Owners and managers of companies are periodically pitched merger and acquisition (M&A) deal proposals. As such, investment bankers, private equity shops, and related companies provide ideas to decision-makers on acquiring another company, merging with a competitor, or being acquired by a financial group or operating company.
Analyzing whether a specific M&A deal is a valuable one with long-term growth prospects is a complex undertaking that covers tremendous amounts of information and forecasting. An accretion/dilution analysis helps decision-makers in the M&A process determine whether or not they should proceed with a proposed deal.
- An accretion/dilution analysis is a simple test used to evaluate the merit of a proposed merger or acquisition deal.
- The accretion/dilution analysis determines if the post-transaction earnings per share (EPS) is increased or decreased.
- The managers in a prospective M&A deal need to consider many factors, such as the negotiation process, the global impact, and the compatibility of the companies.
- The process of an accretion/dilution analysis begins with estimating pro-forma net income to eventually arrive at pro-forma earnings per share (EPS).
- An increase in pro-forma EPS is regarded as an accretion, while a decrease is regarded as a dilution.
What Is an Accretion/Dilution Analysis?
An accretion/dilution analysis is a simple test, although there is some grunt work required. It is an analysis that answers the question: “Does the proposed deal increase or decrease the post-transaction earnings per share (EPS)?” This determines the justification for the deal in the first place.
For companies faced with M&A opportunities, many factors need to be considered, including the global impact of the arrangement, the likelihood of a quick and painless negotiation process, and the compatibility of the merging or acquiring companies.

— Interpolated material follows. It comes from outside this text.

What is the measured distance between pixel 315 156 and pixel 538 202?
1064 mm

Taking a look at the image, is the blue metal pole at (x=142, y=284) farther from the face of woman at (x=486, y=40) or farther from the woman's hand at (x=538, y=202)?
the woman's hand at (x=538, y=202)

The dealmakers—the front-line workers who spearhead the deals—must address all of these factors in order to successfully broker M&As.
Steps Involved in an Accretion/Dilution Analysis
- Estimate a pro forma net income for the combined entities.
- Include conservative estimates of net incometaking into account prospective operational and financial synergies that are likely to result after the deal is finished. Some groups incorporate the last 12 months (LTM) as well as one- or two-year projections. Others include projected net income only. Regarding prospective synergies, the new company may anticipate higher revenues due to cross-selling of a wider array of product and service offerings, as well as lower costs due to the elimination of redundant functions and manufacturing facilities.
- Aside from variables that affect the pro forma net income due to anticipated synergies, the analyst should also account for transaction-related adjustments that may occur, such as a higher interest expense if this is a leveraged buyout with debt being used to fund the deal, lower interest income if cash is used to make the purchase, and additional considerations on post-transaction amortization of intangible assets.
- Calculate the combined company’s new share count.
- Tabulate the prospective acquirer‘s share count. Factor new shares that would be issued to make the purchase if it’s a stock deal.
- Check the accuracy of your numbers.
- Check your numbers before presenting them. Are you incorporating some professional skepticism on prospective synergies, or is the entire garden laden with beautiful roses?
- Divide pro-forma net income by pro-forma shares to arrive at a pro-forma EPS.
- Is the pro-forma EPS higher than the original EPS? An increase in EPS is regarded as accretionwhile a decrease is regarded as dilution. Many on Wall Street typically frown at dilutive transactions. If a deal has a reasonable likelihood of turning accretive from year two and onwards, a proposed business combination may be more palatable.
When pro-forma EPS is neither larger nor smaller than before, then the accretion/dilution analysis is said to breakeven. In this case, other factors would determine whether the M&A deal should proceed.
The Bottom Line
An accretion/dilution analysis is often seen as a proxy for whether or not a contemplated deal creates or destroys shareholder value. For instance, if the combined entity has better manufacturing capabilities and more diverse offerings, it may take more than a couple of years to fully integrate both operations to leverage and realize efficiencies, and for marketing to convey the message.
An accretion/dilution analysis is not a composite of the complete picture, nor does it contemplate how a newly-combined entity operates, adjusts, or takes advantage of opportunities years down the road.